The Brewing Process
Sterilization is most important of all
Primary fermentation in homebrewing takes place in large glass or plastic carboys or food-grade plastic buckets, nearly always sealed. When sealed, the fermenter is stoppered with a fermentation lock which allows the carbon dioxide gas produced to vent, while preventing other gasses and particles from entering. During this time, temperatures should be kept at optimum temperature for the particular yeast strain being used. For ale this temperature is usually 18–24℃ (64–75℉); for lager it is usually much colder, around 10℃ (50℉); wine will start fermenting around 20℃ (68℉); cider between 15–18℃ (59–64℉). A vigorous fermentation then takes place, usually starting within twelve hours and continuing over the next few days. During this stage, the fermentable sugars are consumed by the yeast, while ethonol l and carbon dioxide are produced as byproducts by the yeast. A layer of sediment, the lees or "trub", appears at the bottom of the fermenter, composed of heavy fats, proteins and inactive yeast. Often, the brew is moved to a second fermenting vessel after primary fermentation called a secondary fermenter. This secondary fermentation process is often utilized by more advanced home brewers to enhance flavor. While not required, it is generally practiced by home brewers who wish to age or clarify their beer by removing it from the sediment left behind by primary fermentation.

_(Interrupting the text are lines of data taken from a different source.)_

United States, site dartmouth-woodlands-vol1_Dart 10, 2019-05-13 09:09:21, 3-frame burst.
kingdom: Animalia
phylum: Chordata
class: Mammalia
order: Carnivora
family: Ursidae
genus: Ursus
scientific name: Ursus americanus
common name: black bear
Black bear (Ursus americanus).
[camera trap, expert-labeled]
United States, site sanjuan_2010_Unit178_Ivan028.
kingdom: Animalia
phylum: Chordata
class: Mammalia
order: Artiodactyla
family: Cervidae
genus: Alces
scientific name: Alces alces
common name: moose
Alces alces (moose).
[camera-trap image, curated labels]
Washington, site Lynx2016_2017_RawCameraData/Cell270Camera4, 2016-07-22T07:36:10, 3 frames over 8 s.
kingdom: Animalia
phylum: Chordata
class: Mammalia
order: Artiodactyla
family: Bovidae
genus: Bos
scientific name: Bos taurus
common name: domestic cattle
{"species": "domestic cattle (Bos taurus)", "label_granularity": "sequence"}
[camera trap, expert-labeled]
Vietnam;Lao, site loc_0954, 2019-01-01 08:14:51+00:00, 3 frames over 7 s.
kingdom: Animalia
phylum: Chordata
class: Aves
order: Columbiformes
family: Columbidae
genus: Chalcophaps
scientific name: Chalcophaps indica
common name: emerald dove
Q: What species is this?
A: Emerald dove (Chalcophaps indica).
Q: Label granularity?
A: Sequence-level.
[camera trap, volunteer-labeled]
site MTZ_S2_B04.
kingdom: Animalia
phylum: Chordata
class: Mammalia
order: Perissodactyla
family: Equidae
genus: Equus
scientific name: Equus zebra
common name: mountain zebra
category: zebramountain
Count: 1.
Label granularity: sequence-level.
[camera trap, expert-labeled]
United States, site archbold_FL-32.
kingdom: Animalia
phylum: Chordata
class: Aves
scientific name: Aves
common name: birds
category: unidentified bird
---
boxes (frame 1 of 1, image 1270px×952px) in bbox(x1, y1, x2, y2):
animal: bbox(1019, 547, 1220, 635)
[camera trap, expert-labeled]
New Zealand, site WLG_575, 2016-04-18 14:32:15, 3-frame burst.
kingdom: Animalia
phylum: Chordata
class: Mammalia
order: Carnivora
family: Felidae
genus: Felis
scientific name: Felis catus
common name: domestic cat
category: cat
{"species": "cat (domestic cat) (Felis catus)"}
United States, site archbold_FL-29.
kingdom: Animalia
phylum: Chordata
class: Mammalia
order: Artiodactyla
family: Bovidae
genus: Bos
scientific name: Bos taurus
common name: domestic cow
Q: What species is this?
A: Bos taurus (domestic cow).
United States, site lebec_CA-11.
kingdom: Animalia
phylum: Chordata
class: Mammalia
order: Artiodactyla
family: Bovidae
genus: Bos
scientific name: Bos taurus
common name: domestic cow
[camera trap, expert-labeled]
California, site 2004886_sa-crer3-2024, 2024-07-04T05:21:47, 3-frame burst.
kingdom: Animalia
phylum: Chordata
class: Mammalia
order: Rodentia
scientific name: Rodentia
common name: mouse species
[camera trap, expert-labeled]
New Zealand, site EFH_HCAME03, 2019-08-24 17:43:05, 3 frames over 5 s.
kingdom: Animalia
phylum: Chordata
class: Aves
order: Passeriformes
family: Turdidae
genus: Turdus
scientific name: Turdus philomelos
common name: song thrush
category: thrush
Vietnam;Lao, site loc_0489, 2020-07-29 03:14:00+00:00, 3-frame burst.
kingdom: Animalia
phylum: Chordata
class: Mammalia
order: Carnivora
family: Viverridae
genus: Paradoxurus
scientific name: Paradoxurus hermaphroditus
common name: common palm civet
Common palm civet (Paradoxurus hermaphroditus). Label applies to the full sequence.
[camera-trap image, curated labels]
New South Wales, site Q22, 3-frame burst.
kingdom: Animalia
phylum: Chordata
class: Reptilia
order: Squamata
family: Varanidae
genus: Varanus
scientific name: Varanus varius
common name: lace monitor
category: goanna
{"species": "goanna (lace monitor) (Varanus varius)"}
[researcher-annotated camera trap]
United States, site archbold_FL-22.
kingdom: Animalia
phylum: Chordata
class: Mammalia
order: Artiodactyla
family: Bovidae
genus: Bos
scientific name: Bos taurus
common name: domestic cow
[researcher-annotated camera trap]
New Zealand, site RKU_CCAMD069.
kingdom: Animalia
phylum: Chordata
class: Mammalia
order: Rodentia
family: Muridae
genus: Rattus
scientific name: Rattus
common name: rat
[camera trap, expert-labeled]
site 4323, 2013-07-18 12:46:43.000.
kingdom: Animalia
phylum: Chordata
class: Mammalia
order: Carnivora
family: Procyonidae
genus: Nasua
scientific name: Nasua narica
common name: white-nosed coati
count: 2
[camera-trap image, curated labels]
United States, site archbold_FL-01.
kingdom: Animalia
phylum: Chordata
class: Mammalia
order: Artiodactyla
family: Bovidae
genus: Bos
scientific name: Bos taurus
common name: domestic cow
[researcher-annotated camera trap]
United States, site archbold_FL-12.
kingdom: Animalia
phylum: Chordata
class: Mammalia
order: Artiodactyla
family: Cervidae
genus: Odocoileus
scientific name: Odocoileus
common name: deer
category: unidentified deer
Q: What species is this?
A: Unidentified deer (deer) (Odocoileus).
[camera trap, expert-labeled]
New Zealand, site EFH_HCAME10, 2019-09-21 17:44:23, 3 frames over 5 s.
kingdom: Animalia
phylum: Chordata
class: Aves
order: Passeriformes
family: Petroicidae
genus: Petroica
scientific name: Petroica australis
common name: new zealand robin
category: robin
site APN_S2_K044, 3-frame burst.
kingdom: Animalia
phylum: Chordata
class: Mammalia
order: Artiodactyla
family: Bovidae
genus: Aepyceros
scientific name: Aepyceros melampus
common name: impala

Upon conclusion of fermentation, the beer is carbonated before it is consumed. This is typically done in one of two ways; force carbonation in a keg using compressed carbon dioxide, or bottle carbonation with priming sugar. Any bottle that is able to withstand the pressure of carbonation can be used, such as used beer bottles, flip-top bottles with rubber stoppers such as grolsh or even plastic bottles such as soda bottles, provided they are properly sanitized. Priming briefly reactivates the yeast that remains in the bottle, carbonating the brew. Homebrewed beers and lagers are typically unfiltered (filtering improves visual appearance of the product, but reduces its shelf life and complicates carbonation).